The notations D and L are used to describe the configurations of carbohydrates. In Fischer projections of monosaccharides, the carbonyl group is always placed on top (in the case of aldoses) or as close to the top as possible (in the case of ketoses). If the OH group attached to the bottom-most asymmetric carbon (the carbon that is second from the bottom) is on the right, then the compound is a D-sugar. If the OH group is on the left, then the compound is an L-sugar. Almost all sugars found in nature are D-sugars.

Monosaccharides can exist as either straight-chain or ring-shaped molecules.

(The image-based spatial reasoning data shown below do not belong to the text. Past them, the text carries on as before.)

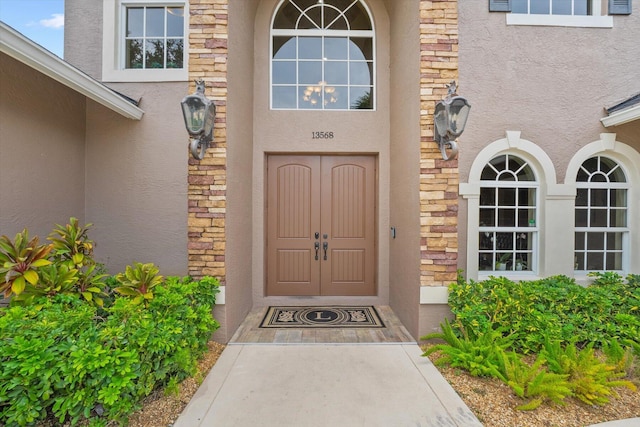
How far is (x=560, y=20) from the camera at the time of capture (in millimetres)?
4047

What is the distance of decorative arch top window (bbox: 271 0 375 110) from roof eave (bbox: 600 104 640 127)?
325cm

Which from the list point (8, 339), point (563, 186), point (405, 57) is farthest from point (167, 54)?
point (563, 186)

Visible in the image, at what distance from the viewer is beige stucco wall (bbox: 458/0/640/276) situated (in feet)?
13.1

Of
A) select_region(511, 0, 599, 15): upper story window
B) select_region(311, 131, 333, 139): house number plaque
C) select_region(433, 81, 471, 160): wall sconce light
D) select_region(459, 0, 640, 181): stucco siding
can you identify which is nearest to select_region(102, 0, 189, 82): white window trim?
select_region(311, 131, 333, 139): house number plaque

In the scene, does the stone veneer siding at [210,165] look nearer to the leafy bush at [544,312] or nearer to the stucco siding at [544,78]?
the leafy bush at [544,312]

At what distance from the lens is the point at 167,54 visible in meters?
4.18

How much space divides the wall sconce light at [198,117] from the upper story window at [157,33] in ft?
3.99

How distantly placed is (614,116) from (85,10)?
7.23 m

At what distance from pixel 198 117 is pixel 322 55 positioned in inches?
107

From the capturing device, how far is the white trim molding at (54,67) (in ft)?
7.80

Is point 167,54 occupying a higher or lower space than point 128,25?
lower

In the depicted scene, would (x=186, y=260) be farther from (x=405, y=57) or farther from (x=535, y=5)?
(x=535, y=5)

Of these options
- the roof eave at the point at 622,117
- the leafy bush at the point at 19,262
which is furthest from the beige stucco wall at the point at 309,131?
the roof eave at the point at 622,117

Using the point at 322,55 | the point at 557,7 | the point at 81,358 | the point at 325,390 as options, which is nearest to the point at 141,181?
the point at 81,358
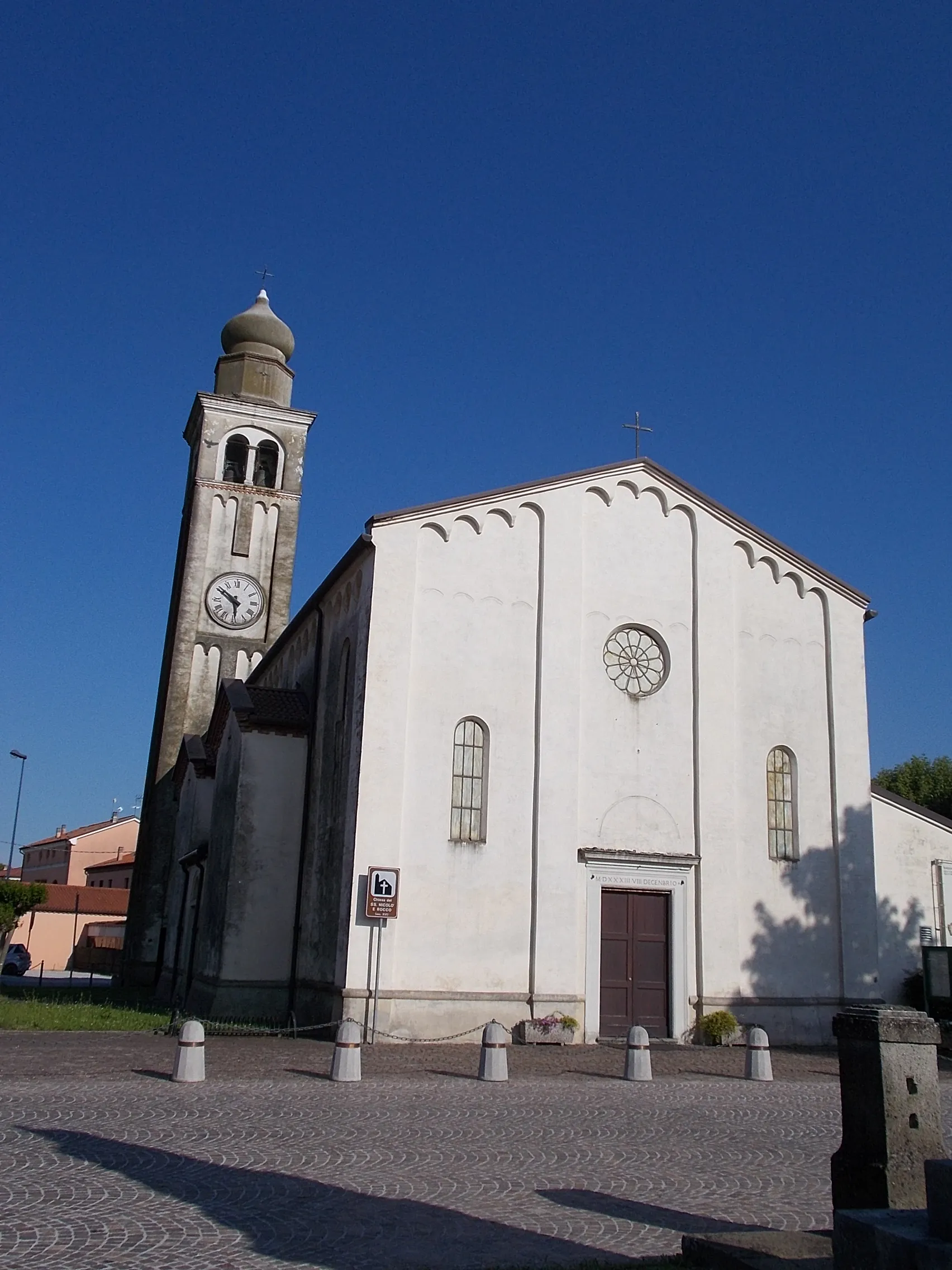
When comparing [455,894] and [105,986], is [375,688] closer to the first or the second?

During the conversion from straight-chain form to cyclic form, the carbon atom containing the carbonyl oxygen, called the anomeric carbon, becomes a chiral center with two possible configurations (anomers), α and β. When the stereochemistry of the first carbon matches the stereochemistry of the last stereogenic center the sugar is the α-anomer when they are opposite the sugar is the β-anomer.